Passage fourni:
================
Le caractère de l'intelligence absolue est de voir toutes les choses intelligibles d'un seul trait. Toute vérité est absolue, éternelle, immuable, et ne peut avoir pour sujet qu'une substance éternelle, immuable, non` multiple. La raison absolue ou la vérité est l'existence même. Pour donner du crédit à une théorie qui apprend à l'homme qu'il est Dieu, il faut commencer par démontrer à l'homme qu'il porte en lui tous ces caractères. M. Cousin a bien dit que la raison humaine était le foyer primitif de la vérité; car, que ne peut-on pas dire!... Mais, où est le commencement de preuve qu'il en a donné?
================
Extraits de données:
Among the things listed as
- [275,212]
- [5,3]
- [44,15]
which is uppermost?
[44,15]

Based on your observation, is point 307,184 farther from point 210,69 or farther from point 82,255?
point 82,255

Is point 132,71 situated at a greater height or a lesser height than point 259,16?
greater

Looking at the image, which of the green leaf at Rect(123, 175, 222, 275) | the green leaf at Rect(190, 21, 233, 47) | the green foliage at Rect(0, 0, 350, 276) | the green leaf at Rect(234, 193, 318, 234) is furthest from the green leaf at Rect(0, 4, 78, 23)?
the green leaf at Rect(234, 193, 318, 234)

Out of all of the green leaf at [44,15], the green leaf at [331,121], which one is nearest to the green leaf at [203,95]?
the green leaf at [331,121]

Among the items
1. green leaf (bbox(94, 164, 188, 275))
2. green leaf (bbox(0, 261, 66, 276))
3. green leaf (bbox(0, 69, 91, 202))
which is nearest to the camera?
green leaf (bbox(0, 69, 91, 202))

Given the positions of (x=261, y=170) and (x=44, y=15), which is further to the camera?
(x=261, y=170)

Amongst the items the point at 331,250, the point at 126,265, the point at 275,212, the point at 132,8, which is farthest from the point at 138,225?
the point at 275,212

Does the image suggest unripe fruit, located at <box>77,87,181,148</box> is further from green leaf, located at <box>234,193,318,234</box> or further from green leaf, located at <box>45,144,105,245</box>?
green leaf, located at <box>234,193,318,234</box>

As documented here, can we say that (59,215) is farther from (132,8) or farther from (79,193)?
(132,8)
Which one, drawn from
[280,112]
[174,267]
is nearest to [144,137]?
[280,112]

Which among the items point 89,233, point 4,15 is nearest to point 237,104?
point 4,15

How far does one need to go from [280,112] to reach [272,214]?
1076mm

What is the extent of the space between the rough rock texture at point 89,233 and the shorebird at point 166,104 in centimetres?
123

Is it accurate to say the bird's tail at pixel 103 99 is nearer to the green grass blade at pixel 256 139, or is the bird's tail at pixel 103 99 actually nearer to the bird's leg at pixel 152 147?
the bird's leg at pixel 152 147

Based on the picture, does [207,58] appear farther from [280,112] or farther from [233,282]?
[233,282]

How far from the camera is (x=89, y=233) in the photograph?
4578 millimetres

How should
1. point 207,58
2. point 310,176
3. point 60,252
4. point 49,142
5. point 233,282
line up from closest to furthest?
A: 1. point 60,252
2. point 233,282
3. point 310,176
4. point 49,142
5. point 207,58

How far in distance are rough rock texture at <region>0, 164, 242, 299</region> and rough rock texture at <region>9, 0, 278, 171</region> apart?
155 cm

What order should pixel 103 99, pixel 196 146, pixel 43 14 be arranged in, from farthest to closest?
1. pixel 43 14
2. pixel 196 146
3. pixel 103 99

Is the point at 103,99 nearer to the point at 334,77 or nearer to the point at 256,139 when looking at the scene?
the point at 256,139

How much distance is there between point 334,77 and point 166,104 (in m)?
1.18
================
Tâches à réaliser:
**1)** Veuillez recopier, dans le passage fourni, l'extrait allant de « Le caractère de » jusqu'à « en a donné? ».
**2)** D'après le passage fourni, qu'a dit M. Cousin de la raison humaine ?
Seul le passage fourni doit servir de source.

Réponses correctes:
**1)**
Le caractère de l'intelligence absolue est de voir toutes les choses intelligibles d'un seul trait. Toute vérité est absolue, éternelle, immuable, et ne peut avoir pour sujet qu'une substance éternelle, immuable, non` multiple. La raison absolue ou la vérité est l'existence même. Pour donner du crédit à une théorie qui apprend à l'homme qu'il est Dieu, il faut commencer par démontrer à l'homme qu'il porte en lui tous ces caractères. M. Cousin a bien dit que la raison humaine était le foyer primitif de la vérité; car, que ne peut-on pas dire!... Mais, où est le commencement de preuve qu'il en a donné?

**2)** Il a dit qu'elle était le foyer primitif de la vérité.